How do you actually start a conversation about this stuff?
I know that I find it pretty simple these days, but I’m the first to admit I found it strange and awkward for quite a while. As someone who has always considered themselves well informed (and modest), what struck me the most was how little I knew about what it means to be depressed or anxious.
The preconceptions I had of these illnesses were so grand and elaborate. If I was anxious, I would be in the fetal position, shaking with fear for my life beneath my doona. If I was depressed, I would be a sobbing wreak 24/7, dampening the pages of ‘The Works of Sylvia Plath.’ All of it was very dramaqueen-esque.
These ideas are far too narrow – there is an enormous spectrum of feelings you can experience when you are anxious and/or depressed. It varies, of course, depending on the individual. Each instance is different.
Have you fully appreciated that before? I hadn’t. And it took me a time to do so. My symptoms were more demure in comparison, with thoughts along the lines of “how the bloody hell do I explain to someone I can’t go to the movies because I’m afraid to leave my house?” or, “how do I talk to my friends about my upcoming overseas trip, when everything I do feels neutral, and I can’t seem to look forward to anything anymore?” Seriously, how much more jazzy and exciting do the dramatic sequence of warning signs sound!

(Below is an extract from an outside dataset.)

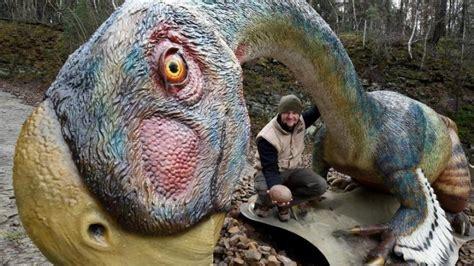 kinderzimmer konzert bremen 4 dino park zeigt einblicke ins kinderzimmer t rex welt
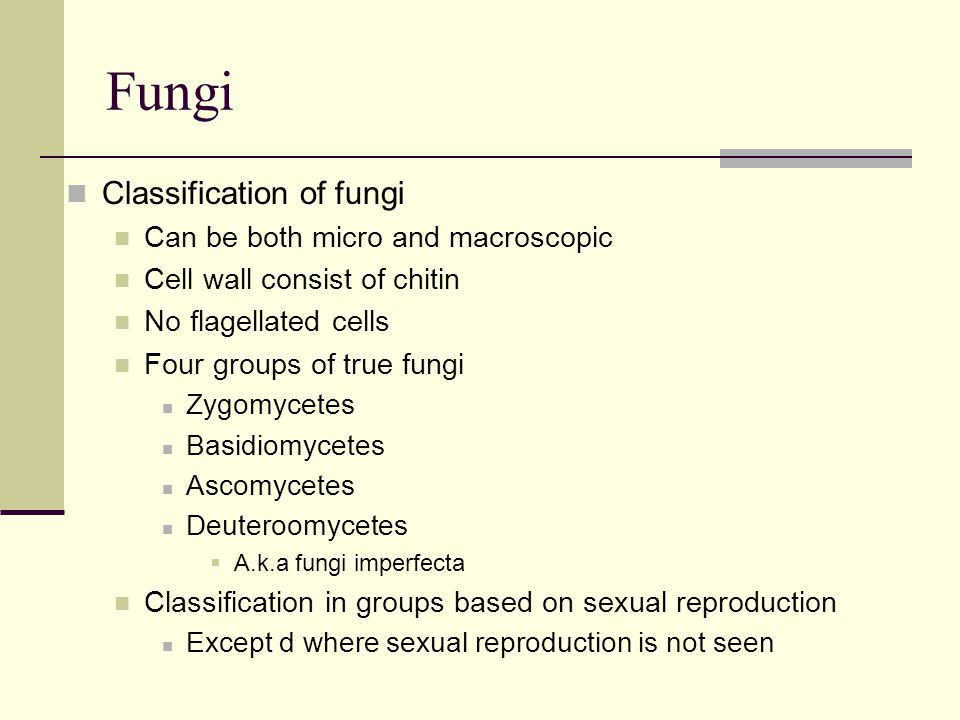 Fungi Classification of fungi Can be both micro and macroscopic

The point I am trying to stress here is that regardless of the grandeur of the outward symptoms, the turmoil inside can be equal, if not greater.
Opening up about your understanding (or lack there of) about mental illness can not only benefit those around you, but also yourself. Give it a try – I think you’ll be pleasantly surprised. Also, try the Lindt Dark Chocolate with Roasted Almond – it is really delicious.